L’un des plus grands atouts de la pièce est sa focalisation sur la génération suivante. Qu’est-ce qui, selon vous, rend ces jeunes personnages si accessibles aujourd’hui ?
Kai : Scorpius est tellement attachant parce qu’il est totalement lui-même. Il n’a pas peur d’assumer ses particularités et ses qualités, vues comme des défauts par certains. Il n’a pas peur d’être lui-même, même lorsque le monde autour de lui essaie de le façonner à travers des rumeurs et des commérages pour en faire quelqu’un d’autre. Je pense que c’est accessible dans la mesure où c’est ce à quoi nous aspirons tous un peu. C’est presque plus inspirant que simplement accessible. Il adore rire avec ses amis et il est vraiment enthousiaste à l’idée de s’engager dans le monde magique.

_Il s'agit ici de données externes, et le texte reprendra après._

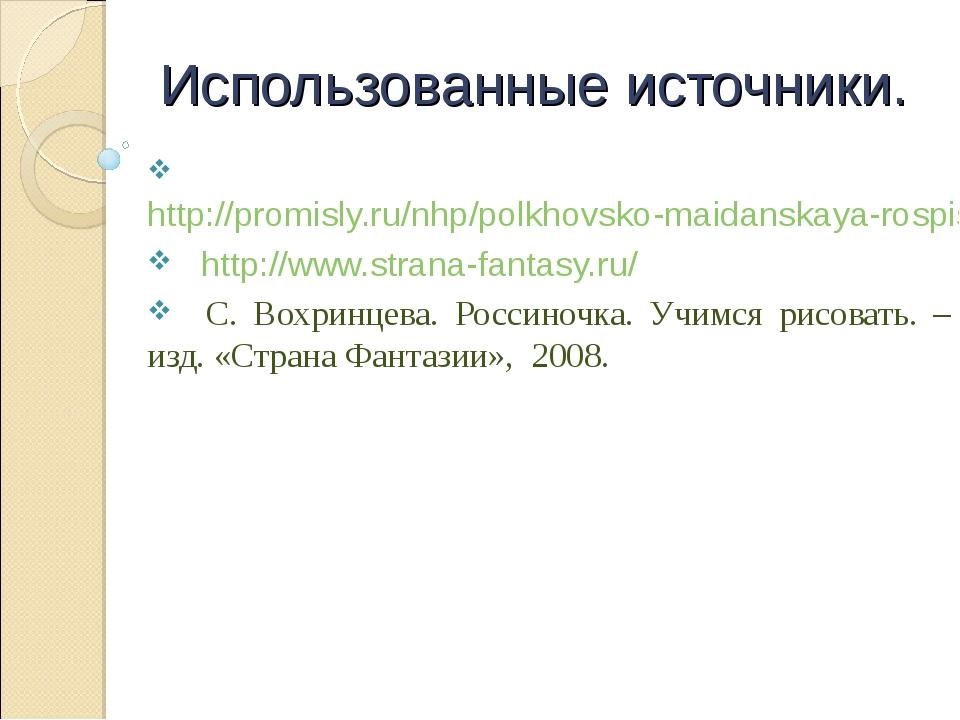 Использованные источники. http://promisly.ru/nhp/polkhovsko-maidanskaya-rospi...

Crédit Photo : Manuel Harlan
L’amitié entre Albus et Scorpius est belle et inspirante. Pourquoi pensez-vous que le public se connecte si profondément à elle ?
Joshua : Albus et Scorpius sont quelque peu opposés. Ils sont le ying pour le yang de l’autre. Ils se complètent, et ce qu’il manque à l’un, l’autre le compense, et vice versa. Il y a cette attente autour des familles Malefoy et Potter, qu’ils soient des ennemis nés, mais ils choisissent d’ignorer complètement l’héritage de leurs parents et décident de se choisir eux-mêmes. Pour Albus, il est très isolé au sein de sa famille, il est le seul Serpentard, un enfant du milieu, un classique syndrome de l’enfant du milieu. Scorpius est son unique vrai ami, avec qui il peut vraiment se connecter et parler des choses qu’il traverse. C’est tellement beau, ils ne se soucient pas de ce que les autres pensent d’eux. Ils sont si vrais envers eux-mêmes dans la manière dont ils ressentent leur amitié, qu’ils s’y tiennent et la défendent.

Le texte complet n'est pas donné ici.